Baba’s dad pushes himself up from the table and motions for Baba to follow. Timo ignores them—logged into GameNET, he’s unaware of anything else. Out on the street, Baba takes his dad’s hand, and they walk down the street towards the far edge of the habspace, away from the school, the shop and the pods which transport the grown-ups to the central hub where the NBN offices are.
“It’s funny. They’ve even put a road in here, even though there are no cars. You know why? Kids used to play out on the street. Now they can again. You see the white fence? That’s not actually there. But we found people like to walk through the gate, they like to know their gardens are theirs. I know it takes a bit of getting used to, but everything we’ve done here is to make this a more comfortable space for people to live.”

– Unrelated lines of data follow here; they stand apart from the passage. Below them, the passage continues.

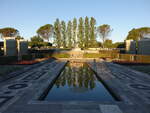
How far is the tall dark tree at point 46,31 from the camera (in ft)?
247

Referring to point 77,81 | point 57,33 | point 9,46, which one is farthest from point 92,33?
point 77,81

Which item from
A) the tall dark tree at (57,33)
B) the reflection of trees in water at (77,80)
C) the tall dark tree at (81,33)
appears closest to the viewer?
the reflection of trees in water at (77,80)

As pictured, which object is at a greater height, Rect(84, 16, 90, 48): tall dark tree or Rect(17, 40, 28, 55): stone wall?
Rect(84, 16, 90, 48): tall dark tree

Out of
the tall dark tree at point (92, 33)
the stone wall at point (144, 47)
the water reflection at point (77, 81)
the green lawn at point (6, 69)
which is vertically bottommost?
the water reflection at point (77, 81)

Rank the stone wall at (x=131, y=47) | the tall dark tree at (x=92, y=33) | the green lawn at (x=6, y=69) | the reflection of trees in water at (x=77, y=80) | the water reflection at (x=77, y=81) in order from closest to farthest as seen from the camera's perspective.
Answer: the water reflection at (x=77, y=81), the reflection of trees in water at (x=77, y=80), the green lawn at (x=6, y=69), the stone wall at (x=131, y=47), the tall dark tree at (x=92, y=33)

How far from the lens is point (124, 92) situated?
757 cm

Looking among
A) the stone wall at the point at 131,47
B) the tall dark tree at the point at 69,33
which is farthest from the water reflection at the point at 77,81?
the tall dark tree at the point at 69,33

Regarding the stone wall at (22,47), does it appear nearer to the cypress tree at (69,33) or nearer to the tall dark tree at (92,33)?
the cypress tree at (69,33)

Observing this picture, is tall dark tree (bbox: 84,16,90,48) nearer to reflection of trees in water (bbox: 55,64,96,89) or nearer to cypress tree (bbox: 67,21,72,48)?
cypress tree (bbox: 67,21,72,48)

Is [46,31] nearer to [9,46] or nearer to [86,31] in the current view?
[86,31]

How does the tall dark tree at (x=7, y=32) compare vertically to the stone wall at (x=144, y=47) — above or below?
above

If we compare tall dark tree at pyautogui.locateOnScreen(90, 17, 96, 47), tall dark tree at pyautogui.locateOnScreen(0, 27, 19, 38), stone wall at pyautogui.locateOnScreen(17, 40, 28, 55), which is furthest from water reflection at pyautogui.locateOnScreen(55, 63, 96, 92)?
tall dark tree at pyautogui.locateOnScreen(0, 27, 19, 38)

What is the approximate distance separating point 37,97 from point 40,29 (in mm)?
73952

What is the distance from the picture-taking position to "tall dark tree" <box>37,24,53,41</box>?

“Oh,” Baba nods, before a cough latches in his throat. He heaves in a lungful of filtered air, which seems to only make the coughing worse.
“You okay son?”
“I’m… okay…” Baba wheezes. He tries to slow down his breathing like his teacher taught him, until all that’s left is a tickle.
Within minutes they reach the end of the road, which turns to the left and carries on far into the distance, slowly receding to a thin line between two fields, before winding upwards into low hills, vivid green and spotted with trees. Sheep graze in the fields. It looks completely real, like he could keep walking for hours. What would be out there? What would he find?
“Look at this. It’s incredible. This is a screen. But it looks so real. And it makes you feel… calm, doesn’t it? At peace. You can smell the fresh air. Hear the birds.”
Baba nods. He can smell the fresh air. There’s something different about it to the air in the rest of the habspace, even though he’s only metres away. And he can hear birds, and see them too, flying to and fro in a nearby tree.
“This is what NBN is for. We make lives better. Coming here, living here. This is the future of Lunar existence.”
They stand looking at the view, getting lost in its intricacies. Baba notices a large bird, wings outstretched, gliding. He sees an airplane in the sky, a white trail like marshmallow in the distance. His dad is right, he realises. It does make him feel calm.
Then it all disappears, and it is suddenly night.
In an instant, the sky, the hills, the road, all gone. Everything grey-black.
Baba looks around. The houses are grey shells. The grass is a grey floor. The fence, the trees, the sun.
“Oh no. Oh no,” Baba’s dad begins to swear, his head whipping around frantically. “This isn’t right. We’ve gotta fix this.”
Down the street, someone screams.
Baba walks forward, to the edge of the dome. As his eyes adjust to the darkness, he sees shapes through the glass. Grey dust. The slope of a hill. A dip, the edge of which is ridged. In the distance, three tall cranes.
It is the first time Baba has seen it, except in photographs.
It is the most beautiful thing he’s ever seen.